EXERCISE DIRECTIONS: Please rewrite the entries below with every "treeline" swapped for "tree line", changing nothing else and leaving out the pictures.

RECORDS TO PROCESS:
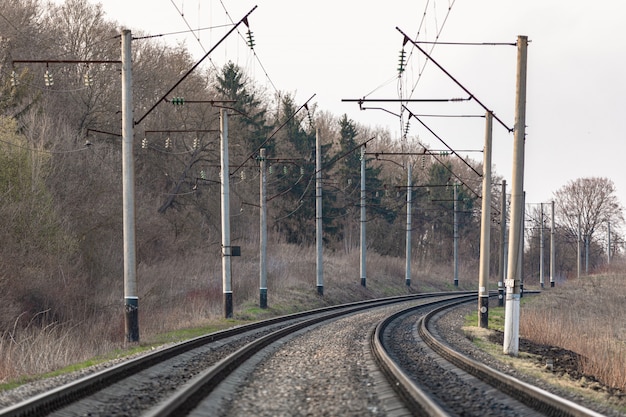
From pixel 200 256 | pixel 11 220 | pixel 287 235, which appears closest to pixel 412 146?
pixel 287 235

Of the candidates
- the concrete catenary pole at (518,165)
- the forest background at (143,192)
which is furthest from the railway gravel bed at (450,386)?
the forest background at (143,192)

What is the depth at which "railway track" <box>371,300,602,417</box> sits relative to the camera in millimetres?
8828

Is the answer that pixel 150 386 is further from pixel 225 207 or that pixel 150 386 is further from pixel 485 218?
pixel 485 218

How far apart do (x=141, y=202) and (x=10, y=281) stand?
18847 millimetres

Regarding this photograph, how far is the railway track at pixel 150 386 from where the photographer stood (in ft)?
28.3

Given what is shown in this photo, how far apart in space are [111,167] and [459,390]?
104 ft

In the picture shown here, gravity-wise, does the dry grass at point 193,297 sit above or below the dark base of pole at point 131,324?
below

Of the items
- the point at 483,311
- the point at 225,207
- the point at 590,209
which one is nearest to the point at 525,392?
the point at 483,311

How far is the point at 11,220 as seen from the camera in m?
28.9

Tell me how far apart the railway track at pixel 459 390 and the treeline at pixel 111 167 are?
1166 cm

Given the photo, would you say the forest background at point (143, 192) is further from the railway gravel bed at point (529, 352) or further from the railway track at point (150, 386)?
the railway gravel bed at point (529, 352)

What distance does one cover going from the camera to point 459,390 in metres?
10.8

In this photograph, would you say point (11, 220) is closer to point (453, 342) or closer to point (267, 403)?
point (453, 342)

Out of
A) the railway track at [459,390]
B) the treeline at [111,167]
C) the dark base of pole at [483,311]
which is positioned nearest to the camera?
the railway track at [459,390]
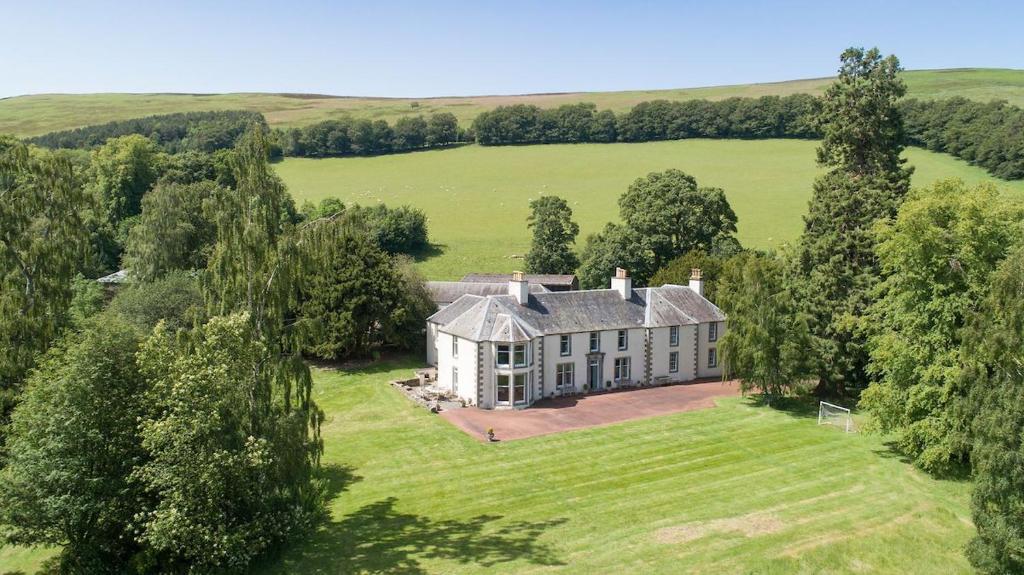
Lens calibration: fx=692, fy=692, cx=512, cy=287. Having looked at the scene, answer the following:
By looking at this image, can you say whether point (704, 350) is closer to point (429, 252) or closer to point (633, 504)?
point (633, 504)

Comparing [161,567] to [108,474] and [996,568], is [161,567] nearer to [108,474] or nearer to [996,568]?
[108,474]

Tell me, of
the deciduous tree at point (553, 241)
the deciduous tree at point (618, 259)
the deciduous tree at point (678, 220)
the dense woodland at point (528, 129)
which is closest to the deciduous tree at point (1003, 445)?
the deciduous tree at point (678, 220)

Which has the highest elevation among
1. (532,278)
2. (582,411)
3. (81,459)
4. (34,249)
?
(34,249)

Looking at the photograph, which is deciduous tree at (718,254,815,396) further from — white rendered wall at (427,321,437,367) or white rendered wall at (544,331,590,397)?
white rendered wall at (427,321,437,367)

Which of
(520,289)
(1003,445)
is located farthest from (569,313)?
(1003,445)

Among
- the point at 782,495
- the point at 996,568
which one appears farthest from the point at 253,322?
the point at 996,568

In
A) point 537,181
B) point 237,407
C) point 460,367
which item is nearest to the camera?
point 237,407

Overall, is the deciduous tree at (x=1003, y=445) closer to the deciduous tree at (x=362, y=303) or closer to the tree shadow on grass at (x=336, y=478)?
the tree shadow on grass at (x=336, y=478)
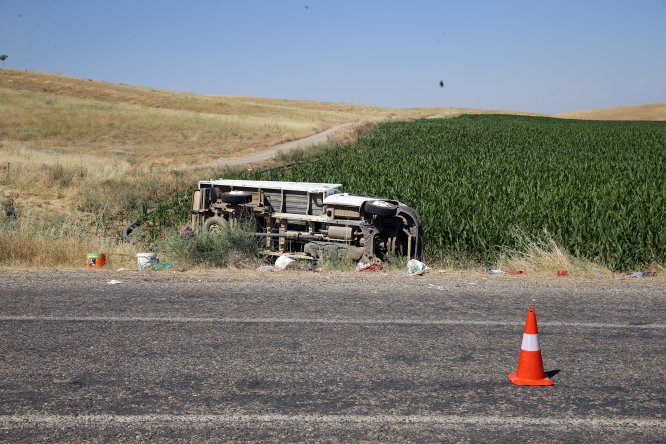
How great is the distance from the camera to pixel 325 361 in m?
6.00

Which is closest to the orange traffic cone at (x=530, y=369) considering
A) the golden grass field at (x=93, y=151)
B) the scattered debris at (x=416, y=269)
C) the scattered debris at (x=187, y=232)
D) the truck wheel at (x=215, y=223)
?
the scattered debris at (x=416, y=269)

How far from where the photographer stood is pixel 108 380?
5.58m

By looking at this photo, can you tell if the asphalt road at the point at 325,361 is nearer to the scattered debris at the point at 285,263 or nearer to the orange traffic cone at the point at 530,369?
the orange traffic cone at the point at 530,369

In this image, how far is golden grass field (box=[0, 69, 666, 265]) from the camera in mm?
16616

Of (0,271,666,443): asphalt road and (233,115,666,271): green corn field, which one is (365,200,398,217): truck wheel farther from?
(0,271,666,443): asphalt road

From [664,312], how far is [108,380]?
5.60 meters

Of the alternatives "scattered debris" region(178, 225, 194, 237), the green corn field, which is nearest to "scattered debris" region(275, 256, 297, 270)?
"scattered debris" region(178, 225, 194, 237)

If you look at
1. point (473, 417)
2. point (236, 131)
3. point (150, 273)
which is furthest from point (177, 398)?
point (236, 131)

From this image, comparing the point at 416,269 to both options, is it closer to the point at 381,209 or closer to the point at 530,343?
the point at 381,209

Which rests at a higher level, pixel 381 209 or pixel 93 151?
pixel 381 209

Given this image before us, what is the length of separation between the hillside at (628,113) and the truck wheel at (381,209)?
11319cm

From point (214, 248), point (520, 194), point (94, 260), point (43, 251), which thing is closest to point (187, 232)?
point (214, 248)

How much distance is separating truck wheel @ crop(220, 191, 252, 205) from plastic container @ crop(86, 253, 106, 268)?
2853 mm

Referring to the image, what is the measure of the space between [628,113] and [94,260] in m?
124
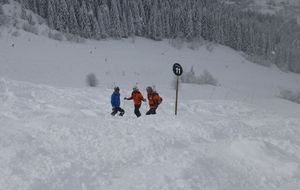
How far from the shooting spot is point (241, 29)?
87500 mm


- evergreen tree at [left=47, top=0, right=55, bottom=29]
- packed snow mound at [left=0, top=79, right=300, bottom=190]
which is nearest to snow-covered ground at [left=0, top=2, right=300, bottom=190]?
packed snow mound at [left=0, top=79, right=300, bottom=190]

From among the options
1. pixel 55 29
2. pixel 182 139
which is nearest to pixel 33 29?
pixel 55 29

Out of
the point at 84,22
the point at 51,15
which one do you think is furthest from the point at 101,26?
the point at 51,15

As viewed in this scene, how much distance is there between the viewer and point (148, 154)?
9.42 meters

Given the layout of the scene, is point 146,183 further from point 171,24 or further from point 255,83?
point 171,24

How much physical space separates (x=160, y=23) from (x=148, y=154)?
65.0 meters

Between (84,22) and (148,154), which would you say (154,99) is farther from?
(84,22)

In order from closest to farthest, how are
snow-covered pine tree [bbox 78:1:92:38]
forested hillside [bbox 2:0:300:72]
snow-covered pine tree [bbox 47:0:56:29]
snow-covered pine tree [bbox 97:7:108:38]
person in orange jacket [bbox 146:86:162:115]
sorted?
person in orange jacket [bbox 146:86:162:115]
snow-covered pine tree [bbox 47:0:56:29]
snow-covered pine tree [bbox 78:1:92:38]
forested hillside [bbox 2:0:300:72]
snow-covered pine tree [bbox 97:7:108:38]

SOLVED PROBLEM:
From pixel 200 256 | pixel 11 220 | pixel 287 235, which appears closest to pixel 412 146?
pixel 287 235

Of the candidates
- the concrete catenary pole at (518,165)
- the forest background at (143,192)
which is furthest from the railway gravel bed at (450,386)?
the forest background at (143,192)

What is the depth at which "railway track" <box>371,300,602,417</box> sits relative to the camera in millimetres?
8828

Is the answer that pixel 150 386 is further from pixel 225 207 or that pixel 150 386 is further from pixel 485 218?
pixel 485 218

How far apart do (x=141, y=202) and (x=10, y=281) stand?
18847 millimetres

Regarding this photograph, how far is the railway track at pixel 150 386 from where the photographer stood (in ft)?
28.3

Given what is shown in this photo, how far apart in space are [111,167] and [459,390]?
104 ft

In the picture shown here, gravity-wise, does the dry grass at point 193,297 sit above or below the dark base of pole at point 131,324?
below

Of the items
- the point at 483,311
- the point at 225,207
- the point at 590,209
which one is nearest to the point at 525,392?
the point at 483,311

How far is the point at 11,220 as seen from the camera in m?
28.9

Tell me how far apart the railway track at pixel 459 390 and the tree line at pixel 111 167 are?
1166 cm

Given the photo, would you say the forest background at point (143, 192) is further from the railway gravel bed at point (529, 352) or further from the railway track at point (150, 386)?
the railway gravel bed at point (529, 352)

What distance does one cover going from the camera to point 459,390 in metres?
10.8

In this photograph, would you say point (11, 220) is closer to point (453, 342) or closer to point (267, 403)?
point (453, 342)

Out of
A) the railway track at [459,390]
B) the tree line at [111,167]
C) the dark base of pole at [483,311]
which is positioned nearest to the camera?
the railway track at [459,390]
Lens calibration: fx=692, fy=692, cx=512, cy=287. Having looked at the scene, answer the following:
By looking at this image, can you say whether point (704, 350) is closer to point (429, 252) or closer to point (633, 504)?
point (633, 504)

Comparing [161,567] to [108,474] and [996,568], is [161,567] nearer to [108,474] or nearer to [996,568]?
[108,474]

Tell me, of
the deciduous tree at point (553, 241)
the deciduous tree at point (618, 259)
the deciduous tree at point (678, 220)
the dense woodland at point (528, 129)
which is closest to the deciduous tree at point (1003, 445)?
the deciduous tree at point (678, 220)

Which has the highest elevation among
1. (532,278)
2. (582,411)
3. (81,459)
4. (34,249)
?
(34,249)

Looking at the photograph, which is deciduous tree at (718,254,815,396) further from — white rendered wall at (427,321,437,367) or white rendered wall at (544,331,590,397)?
white rendered wall at (427,321,437,367)

Which of
(520,289)
(1003,445)
is located farthest from (569,313)?
(1003,445)

Among
- the point at 782,495
- the point at 996,568
which one appears farthest from the point at 253,322?
the point at 996,568

In
A) point 537,181
B) point 237,407
C) point 460,367
which item is nearest to the camera?
point 237,407

Overall, is the deciduous tree at (x=1003, y=445) closer to the deciduous tree at (x=362, y=303) or closer to the tree shadow on grass at (x=336, y=478)?
the tree shadow on grass at (x=336, y=478)
How great is the distance from the camera to pixel 325 361 in m?
6.00

Which is closest to the orange traffic cone at (x=530, y=369) considering
A) the golden grass field at (x=93, y=151)
B) the scattered debris at (x=416, y=269)
C) the scattered debris at (x=187, y=232)
D) the truck wheel at (x=215, y=223)
?
the scattered debris at (x=416, y=269)

How far from where the photographer stood is pixel 108 380?
5.58m

By looking at this photo, can you tell if the asphalt road at the point at 325,361 is nearer to the scattered debris at the point at 285,263 or nearer to the orange traffic cone at the point at 530,369?
the orange traffic cone at the point at 530,369

In this image, how far is golden grass field (box=[0, 69, 666, 265]) from the camera in mm?
16616

Of (0,271,666,443): asphalt road and (233,115,666,271): green corn field, which one is (365,200,398,217): truck wheel farther from?
(0,271,666,443): asphalt road

From [664,312], how far is [108,380]?
5.60 meters

Of the alternatives "scattered debris" region(178, 225, 194, 237), the green corn field, which is nearest to "scattered debris" region(275, 256, 297, 270)?
"scattered debris" region(178, 225, 194, 237)

If you look at
1. point (473, 417)
2. point (236, 131)
3. point (150, 273)
which is furthest from point (177, 398)?
point (236, 131)

From this image, comparing the point at 416,269 to both options, is it closer to the point at 381,209 or closer to the point at 530,343?
the point at 381,209

Which rests at a higher level, pixel 381 209 or pixel 93 151?
pixel 381 209

Given this image before us, what is the length of separation between the hillside at (628,113) and the truck wheel at (381,209)?
11319cm

From point (214, 248), point (520, 194), point (94, 260), point (43, 251), which thing is closest to point (187, 232)?
point (214, 248)

How much distance is separating truck wheel @ crop(220, 191, 252, 205) from plastic container @ crop(86, 253, 106, 268)?
2853 mm

Referring to the image, what is the measure of the space between [628,113] and [94,260] in m?
124
How far from the shooting spot is point (241, 29)?
87500 mm


- evergreen tree at [left=47, top=0, right=55, bottom=29]
- packed snow mound at [left=0, top=79, right=300, bottom=190]
which is nearest to snow-covered ground at [left=0, top=2, right=300, bottom=190]?
packed snow mound at [left=0, top=79, right=300, bottom=190]

From among the options
1. pixel 55 29
2. pixel 182 139
which is nearest to pixel 33 29?
pixel 55 29

Out of
the point at 84,22
the point at 51,15
which one do you think is furthest from the point at 101,26?
the point at 51,15

As viewed in this scene, how much distance is there between the viewer and point (148, 154)?
9.42 meters

Given the layout of the scene, is point 146,183 further from point 171,24 or further from point 255,83?
point 171,24

How much physical space separates (x=160, y=23) from (x=148, y=154)?
65.0 meters

Between (84,22) and (148,154), which would you say (154,99) is farther from?
(84,22)

In order from closest to farthest, how are
snow-covered pine tree [bbox 78:1:92:38]
forested hillside [bbox 2:0:300:72]
snow-covered pine tree [bbox 47:0:56:29]
snow-covered pine tree [bbox 97:7:108:38]
person in orange jacket [bbox 146:86:162:115]
sorted?
person in orange jacket [bbox 146:86:162:115]
snow-covered pine tree [bbox 47:0:56:29]
snow-covered pine tree [bbox 78:1:92:38]
forested hillside [bbox 2:0:300:72]
snow-covered pine tree [bbox 97:7:108:38]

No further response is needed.